● Work to be completed
Please return the lines below verbatim, beginning at the one that has "common name: baird's tapir" and stopping after the one that has "common name: blue wildebeest", and add no other lines.

● The data

────────────────────────────────────────

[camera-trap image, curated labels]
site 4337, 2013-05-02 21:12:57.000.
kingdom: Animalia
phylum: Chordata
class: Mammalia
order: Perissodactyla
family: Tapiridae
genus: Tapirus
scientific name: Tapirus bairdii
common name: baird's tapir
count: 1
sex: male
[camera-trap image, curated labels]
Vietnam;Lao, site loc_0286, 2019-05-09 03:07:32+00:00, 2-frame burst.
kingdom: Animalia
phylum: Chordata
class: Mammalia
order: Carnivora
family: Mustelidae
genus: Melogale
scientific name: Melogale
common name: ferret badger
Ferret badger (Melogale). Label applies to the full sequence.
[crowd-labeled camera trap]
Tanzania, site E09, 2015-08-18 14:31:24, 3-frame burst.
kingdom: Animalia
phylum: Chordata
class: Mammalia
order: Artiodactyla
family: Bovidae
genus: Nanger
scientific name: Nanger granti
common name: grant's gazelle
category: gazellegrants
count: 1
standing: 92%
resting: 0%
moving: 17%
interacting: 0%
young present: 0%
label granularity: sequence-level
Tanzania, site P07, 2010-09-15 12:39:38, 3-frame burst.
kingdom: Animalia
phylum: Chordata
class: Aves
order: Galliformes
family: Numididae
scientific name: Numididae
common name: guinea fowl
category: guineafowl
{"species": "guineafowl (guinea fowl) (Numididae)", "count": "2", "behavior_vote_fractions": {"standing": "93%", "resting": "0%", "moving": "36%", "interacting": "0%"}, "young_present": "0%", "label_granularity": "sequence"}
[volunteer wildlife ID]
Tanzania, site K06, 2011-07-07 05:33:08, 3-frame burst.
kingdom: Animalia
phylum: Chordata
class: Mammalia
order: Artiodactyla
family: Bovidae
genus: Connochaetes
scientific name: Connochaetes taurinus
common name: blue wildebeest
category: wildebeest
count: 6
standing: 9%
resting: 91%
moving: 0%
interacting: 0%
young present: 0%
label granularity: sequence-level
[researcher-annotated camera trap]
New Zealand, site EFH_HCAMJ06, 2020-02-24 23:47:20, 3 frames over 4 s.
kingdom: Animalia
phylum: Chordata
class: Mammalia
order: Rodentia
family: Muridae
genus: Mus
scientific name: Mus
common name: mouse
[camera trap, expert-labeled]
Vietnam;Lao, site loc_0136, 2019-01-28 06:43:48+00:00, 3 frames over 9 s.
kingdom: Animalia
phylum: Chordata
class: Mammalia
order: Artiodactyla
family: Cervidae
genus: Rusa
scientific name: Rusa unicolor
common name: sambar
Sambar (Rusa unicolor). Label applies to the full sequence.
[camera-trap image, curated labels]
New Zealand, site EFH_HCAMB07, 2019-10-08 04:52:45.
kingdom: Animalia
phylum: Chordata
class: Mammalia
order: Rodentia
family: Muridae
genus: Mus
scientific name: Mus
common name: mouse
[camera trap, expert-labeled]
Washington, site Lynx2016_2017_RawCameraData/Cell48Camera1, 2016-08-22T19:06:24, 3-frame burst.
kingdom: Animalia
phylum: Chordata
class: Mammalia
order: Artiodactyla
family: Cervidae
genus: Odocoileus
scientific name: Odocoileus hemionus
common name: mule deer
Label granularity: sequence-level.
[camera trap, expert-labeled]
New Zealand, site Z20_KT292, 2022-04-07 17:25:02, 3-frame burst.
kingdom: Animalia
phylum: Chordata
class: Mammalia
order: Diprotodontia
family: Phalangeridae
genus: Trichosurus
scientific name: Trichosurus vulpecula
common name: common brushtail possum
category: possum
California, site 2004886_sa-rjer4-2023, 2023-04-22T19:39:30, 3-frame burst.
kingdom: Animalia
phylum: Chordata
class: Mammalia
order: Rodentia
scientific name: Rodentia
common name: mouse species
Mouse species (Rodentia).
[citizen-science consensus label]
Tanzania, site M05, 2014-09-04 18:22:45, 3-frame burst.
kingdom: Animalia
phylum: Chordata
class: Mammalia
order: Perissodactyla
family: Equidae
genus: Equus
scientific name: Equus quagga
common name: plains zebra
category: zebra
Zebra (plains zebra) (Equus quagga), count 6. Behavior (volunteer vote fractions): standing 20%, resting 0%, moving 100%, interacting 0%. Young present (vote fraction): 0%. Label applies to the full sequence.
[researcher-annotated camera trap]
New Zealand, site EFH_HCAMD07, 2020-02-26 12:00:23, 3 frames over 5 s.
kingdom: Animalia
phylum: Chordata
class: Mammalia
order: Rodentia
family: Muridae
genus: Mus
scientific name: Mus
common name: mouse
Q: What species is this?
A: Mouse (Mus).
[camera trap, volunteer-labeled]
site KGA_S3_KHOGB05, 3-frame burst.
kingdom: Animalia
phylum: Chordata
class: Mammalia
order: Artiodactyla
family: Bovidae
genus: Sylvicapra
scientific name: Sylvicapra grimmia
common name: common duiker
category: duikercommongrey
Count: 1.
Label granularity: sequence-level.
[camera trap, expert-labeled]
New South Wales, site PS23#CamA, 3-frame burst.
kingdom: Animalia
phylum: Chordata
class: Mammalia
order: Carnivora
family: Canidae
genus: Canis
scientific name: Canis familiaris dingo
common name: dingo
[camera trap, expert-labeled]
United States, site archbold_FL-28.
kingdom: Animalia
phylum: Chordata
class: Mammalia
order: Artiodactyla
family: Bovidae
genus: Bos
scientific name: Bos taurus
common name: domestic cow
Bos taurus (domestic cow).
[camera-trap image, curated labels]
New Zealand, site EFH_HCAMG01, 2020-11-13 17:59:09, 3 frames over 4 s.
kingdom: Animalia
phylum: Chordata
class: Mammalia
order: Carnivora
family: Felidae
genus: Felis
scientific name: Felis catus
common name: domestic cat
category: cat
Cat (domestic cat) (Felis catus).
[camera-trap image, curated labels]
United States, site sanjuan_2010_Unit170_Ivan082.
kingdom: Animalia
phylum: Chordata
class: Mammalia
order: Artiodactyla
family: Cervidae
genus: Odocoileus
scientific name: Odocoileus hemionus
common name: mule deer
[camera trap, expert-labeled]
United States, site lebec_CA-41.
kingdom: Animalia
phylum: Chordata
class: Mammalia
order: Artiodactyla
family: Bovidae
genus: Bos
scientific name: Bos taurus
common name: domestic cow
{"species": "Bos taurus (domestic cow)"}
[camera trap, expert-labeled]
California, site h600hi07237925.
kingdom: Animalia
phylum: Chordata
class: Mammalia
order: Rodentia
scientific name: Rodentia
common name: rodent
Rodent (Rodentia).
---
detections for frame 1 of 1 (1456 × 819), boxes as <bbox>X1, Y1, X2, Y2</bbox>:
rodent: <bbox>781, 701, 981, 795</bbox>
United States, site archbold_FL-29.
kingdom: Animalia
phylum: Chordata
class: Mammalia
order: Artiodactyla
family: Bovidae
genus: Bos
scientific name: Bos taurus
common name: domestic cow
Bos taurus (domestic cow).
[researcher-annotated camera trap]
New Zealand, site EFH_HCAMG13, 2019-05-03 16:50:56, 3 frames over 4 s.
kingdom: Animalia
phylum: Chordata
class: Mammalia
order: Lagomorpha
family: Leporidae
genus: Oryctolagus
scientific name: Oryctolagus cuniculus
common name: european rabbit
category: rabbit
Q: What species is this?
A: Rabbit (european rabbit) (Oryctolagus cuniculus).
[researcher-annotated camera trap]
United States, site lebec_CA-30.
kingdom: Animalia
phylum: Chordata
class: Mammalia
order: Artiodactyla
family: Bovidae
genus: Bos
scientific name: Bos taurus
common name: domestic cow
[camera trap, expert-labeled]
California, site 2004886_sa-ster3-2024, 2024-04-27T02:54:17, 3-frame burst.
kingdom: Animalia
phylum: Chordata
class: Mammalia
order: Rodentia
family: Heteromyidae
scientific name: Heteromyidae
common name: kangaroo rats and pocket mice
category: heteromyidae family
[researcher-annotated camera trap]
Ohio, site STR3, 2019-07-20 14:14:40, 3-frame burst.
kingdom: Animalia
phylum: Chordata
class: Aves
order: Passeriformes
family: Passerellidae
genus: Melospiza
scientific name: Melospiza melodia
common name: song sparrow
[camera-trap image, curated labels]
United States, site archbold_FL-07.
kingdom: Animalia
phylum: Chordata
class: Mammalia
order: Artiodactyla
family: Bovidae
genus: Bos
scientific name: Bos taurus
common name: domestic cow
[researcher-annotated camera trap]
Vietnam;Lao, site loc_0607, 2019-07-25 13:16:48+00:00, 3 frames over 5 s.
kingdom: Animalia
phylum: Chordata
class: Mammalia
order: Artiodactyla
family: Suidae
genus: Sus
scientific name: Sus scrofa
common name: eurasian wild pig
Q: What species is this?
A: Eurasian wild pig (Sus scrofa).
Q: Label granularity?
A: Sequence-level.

────────────────────────────────────────

● Result of this task
common name: baird's tapir
count: 1
sex: male
[camera-trap image, curated labels]
Vietnam;Lao, site loc_0286, 2019-05-09 03:07:32+00:00, 2-frame burst.
kingdom: Animalia
phylum: Chordata
class: Mammalia
order: Carnivora
family: Mustelidae
genus: Melogale
scientific name: Melogale
common name: ferret badger
Ferret badger (Melogale). Label applies to the full sequence.
[crowd-labeled camera trap]
Tanzania, site E09, 2015-08-18 14:31:24, 3-frame burst.
kingdom: Animalia
phylum: Chordata
class: Mammalia
order: Artiodactyla
family: Bovidae
genus: Nanger
scientific name: Nanger granti
common name: grant's gazelle
category: gazellegrants
count: 1
standing: 92%
resting: 0%
moving: 17%
interacting: 0%
young present: 0%
label granularity: sequence-level
Tanzania, site P07, 2010-09-15 12:39:38, 3-frame burst.
kingdom: Animalia
phylum: Chordata
class: Aves
order: Galliformes
family: Numididae
scientific name: Numididae
common name: guinea fowl
category: guineafowl
{"species": "guineafowl (guinea fowl) (Numididae)", "count": "2", "behavior_vote_fractions": {"standing": "93%", "resting": "0%", "moving": "36%", "interacting": "0%"}, "young_present": "0%", "label_granularity": "sequence"}
[volunteer wildlife ID]
Tanzania, site K06, 2011-07-07 05:33:08, 3-frame burst.
kingdom: Animalia
phylum: Chordata
class: Mammalia
order: Artiodactyla
family: Bovidae
genus: Connochaetes
scientific name: Connochaetes taurinus
common name: blue wildebeest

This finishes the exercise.